Mutchler, a Wayne resident, attributed her brand’s growth in Winthrop to the supportive community that prefers spending money locally, rather than at large retailers.

“I think that this area … they love the fact that their local community has things to offer,” she said. “They don’t want the town to fizzle out. I think they like the idea of not going to the big box stores and supporting corporations.”

Also Saturday, The Vault, an antiques mall in the basement level of Main Street’s Freckle Salvage Co., was dealing with lines out the door for most of the day. Owner Nicole Stanford said this was the second iteration of The Vault, which happens once a month and brings in antiques from multiple dealers, as well as a food truck and some vendors on the street.


“People are just looking for something to do and feel safe,” she said. “We just want to feel good and do things.”

Stanford said a lot of businesses in the salvage and vintage community have reported success over the summer. Early on in the pandemic, she was forced to adapt to the pandemic, moving to curbside pick up and live sales on social media while her store was closed.

“I’m not going to fail,” she said, adding that she cried some days during the pandemic. “I worked too hard.”

Stanford, like other business owners, said the boon in Winthrop is just locals wanting to support locals.

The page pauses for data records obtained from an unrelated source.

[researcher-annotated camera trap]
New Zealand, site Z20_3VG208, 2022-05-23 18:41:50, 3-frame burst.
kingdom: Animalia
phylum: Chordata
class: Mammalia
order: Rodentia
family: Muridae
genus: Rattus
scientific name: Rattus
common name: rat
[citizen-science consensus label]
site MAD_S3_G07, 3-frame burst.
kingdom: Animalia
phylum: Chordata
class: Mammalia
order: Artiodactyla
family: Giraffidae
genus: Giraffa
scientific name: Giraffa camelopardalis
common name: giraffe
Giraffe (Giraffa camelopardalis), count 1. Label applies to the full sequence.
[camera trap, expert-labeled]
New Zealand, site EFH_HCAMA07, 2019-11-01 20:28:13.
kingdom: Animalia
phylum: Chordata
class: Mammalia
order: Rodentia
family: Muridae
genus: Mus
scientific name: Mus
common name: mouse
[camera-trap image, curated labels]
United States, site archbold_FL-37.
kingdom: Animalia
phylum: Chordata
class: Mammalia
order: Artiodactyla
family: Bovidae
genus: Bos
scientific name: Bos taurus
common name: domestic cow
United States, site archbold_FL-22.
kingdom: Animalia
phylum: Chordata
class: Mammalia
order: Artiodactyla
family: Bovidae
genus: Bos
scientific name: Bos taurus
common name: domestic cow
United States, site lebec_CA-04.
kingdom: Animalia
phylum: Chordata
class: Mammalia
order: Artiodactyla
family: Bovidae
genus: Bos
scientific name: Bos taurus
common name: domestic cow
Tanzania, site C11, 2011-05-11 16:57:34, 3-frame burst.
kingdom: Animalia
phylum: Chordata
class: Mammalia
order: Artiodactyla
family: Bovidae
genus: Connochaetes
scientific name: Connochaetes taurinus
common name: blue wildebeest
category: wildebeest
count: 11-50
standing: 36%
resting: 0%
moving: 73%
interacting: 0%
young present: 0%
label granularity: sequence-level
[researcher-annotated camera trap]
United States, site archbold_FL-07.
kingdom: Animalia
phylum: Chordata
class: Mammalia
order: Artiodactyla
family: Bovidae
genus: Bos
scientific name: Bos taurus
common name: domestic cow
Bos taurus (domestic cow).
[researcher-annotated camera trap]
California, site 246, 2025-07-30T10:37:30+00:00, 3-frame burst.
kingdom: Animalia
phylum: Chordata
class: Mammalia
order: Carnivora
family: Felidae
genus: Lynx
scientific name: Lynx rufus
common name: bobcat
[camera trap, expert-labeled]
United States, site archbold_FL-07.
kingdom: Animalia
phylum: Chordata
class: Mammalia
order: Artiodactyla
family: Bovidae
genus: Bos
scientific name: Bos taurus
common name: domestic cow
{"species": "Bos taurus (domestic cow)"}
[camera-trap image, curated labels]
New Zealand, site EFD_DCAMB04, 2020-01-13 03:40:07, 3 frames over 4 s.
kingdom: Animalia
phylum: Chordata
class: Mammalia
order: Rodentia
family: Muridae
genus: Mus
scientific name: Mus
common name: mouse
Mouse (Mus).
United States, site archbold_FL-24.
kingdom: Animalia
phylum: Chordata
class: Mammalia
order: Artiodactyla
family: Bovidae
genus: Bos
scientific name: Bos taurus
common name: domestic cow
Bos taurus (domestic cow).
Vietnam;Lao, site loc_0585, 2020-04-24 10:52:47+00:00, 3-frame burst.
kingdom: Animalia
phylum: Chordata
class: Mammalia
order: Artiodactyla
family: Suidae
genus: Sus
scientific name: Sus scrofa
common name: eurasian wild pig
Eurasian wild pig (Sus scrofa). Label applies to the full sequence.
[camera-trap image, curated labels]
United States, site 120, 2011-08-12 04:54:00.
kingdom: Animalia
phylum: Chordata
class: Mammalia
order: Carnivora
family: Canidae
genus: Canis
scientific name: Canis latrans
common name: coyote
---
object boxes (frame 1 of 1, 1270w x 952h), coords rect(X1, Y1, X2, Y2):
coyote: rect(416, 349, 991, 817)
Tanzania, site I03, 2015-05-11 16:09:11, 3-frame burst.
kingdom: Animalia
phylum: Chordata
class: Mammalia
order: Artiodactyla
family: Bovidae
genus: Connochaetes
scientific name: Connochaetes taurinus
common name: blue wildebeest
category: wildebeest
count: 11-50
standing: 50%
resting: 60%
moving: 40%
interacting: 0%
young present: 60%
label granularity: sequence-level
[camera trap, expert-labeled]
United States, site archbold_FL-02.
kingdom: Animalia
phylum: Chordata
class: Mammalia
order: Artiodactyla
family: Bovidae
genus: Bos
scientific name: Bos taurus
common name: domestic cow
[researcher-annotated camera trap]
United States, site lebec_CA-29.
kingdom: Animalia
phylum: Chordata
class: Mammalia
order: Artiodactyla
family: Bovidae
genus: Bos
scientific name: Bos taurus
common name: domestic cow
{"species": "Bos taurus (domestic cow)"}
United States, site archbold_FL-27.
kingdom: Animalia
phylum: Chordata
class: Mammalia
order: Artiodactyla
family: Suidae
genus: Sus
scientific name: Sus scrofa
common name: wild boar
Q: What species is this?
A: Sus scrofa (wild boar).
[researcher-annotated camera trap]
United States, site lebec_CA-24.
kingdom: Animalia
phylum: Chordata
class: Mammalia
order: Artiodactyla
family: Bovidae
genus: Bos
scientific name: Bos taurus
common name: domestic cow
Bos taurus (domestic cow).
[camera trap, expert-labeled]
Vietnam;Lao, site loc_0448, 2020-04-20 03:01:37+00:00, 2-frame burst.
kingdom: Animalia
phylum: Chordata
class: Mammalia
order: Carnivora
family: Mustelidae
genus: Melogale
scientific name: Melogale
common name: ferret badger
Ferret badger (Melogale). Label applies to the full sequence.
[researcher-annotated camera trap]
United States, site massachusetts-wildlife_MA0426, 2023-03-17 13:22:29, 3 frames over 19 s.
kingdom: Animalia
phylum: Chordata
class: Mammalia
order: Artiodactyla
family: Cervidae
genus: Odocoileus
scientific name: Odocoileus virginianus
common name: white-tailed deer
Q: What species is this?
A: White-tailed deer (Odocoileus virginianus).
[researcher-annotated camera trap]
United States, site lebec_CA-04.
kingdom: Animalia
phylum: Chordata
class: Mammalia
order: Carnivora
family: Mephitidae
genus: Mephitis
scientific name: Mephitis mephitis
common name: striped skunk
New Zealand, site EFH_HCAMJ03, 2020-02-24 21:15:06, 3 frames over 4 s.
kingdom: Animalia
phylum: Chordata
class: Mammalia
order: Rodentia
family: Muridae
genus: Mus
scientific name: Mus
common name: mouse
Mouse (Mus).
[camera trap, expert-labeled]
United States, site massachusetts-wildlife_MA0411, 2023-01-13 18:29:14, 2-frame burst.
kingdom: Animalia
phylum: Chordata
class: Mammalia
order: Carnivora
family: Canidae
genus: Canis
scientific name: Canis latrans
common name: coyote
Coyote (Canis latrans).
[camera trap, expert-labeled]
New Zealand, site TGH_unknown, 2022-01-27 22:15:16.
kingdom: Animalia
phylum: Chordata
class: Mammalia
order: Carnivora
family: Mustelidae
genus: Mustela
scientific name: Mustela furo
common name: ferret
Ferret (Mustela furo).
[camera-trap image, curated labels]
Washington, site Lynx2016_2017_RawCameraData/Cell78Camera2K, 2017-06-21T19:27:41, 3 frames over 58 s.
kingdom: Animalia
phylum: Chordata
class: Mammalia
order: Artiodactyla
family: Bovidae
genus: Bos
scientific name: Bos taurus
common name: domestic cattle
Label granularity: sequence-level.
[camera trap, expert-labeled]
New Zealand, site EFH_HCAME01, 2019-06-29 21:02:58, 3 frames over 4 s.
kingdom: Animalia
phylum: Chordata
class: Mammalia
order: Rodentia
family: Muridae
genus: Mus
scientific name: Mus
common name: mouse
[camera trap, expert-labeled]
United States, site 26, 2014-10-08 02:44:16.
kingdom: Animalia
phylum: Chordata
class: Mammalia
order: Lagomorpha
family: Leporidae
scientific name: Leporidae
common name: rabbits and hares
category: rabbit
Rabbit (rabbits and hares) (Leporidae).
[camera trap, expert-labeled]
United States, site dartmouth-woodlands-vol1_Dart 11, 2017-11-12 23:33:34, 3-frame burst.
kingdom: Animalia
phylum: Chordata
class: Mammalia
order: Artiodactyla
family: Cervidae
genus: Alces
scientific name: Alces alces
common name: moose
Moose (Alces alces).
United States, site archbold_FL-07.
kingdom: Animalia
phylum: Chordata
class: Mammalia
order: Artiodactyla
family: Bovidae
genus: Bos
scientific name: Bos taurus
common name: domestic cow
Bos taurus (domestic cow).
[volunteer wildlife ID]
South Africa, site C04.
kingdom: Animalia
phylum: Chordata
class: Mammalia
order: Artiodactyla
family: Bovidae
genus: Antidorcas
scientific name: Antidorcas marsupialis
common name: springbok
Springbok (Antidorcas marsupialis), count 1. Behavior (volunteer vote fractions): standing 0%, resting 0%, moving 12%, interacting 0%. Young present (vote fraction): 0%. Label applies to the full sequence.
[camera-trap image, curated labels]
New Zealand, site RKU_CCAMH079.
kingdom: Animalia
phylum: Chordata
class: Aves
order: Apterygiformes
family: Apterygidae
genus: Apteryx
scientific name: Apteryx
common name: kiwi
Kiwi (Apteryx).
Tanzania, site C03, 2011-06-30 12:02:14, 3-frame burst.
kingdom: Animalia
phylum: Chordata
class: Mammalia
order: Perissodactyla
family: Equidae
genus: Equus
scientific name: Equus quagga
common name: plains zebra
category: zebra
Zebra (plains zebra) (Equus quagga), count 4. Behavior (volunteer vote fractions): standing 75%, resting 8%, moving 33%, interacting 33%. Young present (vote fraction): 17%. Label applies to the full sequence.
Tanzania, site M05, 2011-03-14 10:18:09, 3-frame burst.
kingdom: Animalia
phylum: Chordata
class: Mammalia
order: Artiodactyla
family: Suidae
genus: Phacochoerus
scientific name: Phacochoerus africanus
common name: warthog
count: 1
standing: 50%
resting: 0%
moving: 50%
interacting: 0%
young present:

Further, she said locals often feel safer in smaller local shops than in big box stores.

“I’m sure Target will be fine, I’m sure Amazon will be fine,” she said. “A lot of people vowed to try to do all of their shopping locally because they know that we are the ones that really need it.”

Stanford said local businesses teamed up to make a pamphlet with numerous restaurants and businesses from Winthrop to Belgrade in hopes to drum up more total business during the pandemic.

“We have people coming up from southern Maine and from New Hampshire and we’re giving this flier out,” she said. “Hopefully, they’ll have lunch in the area and stop at another shop. If everybody grows, it’s good for everybody.”

Winthrop Lakes Region Chamber of Commerce director Barbara Walsh said the recent influx in business, including the opening of My Sisters Pizza, and the number of visitors to Winthrop on Saturday were a sign of the town’s “tremendous potential.”

“There’s a lot of excitement right now in town,” she said.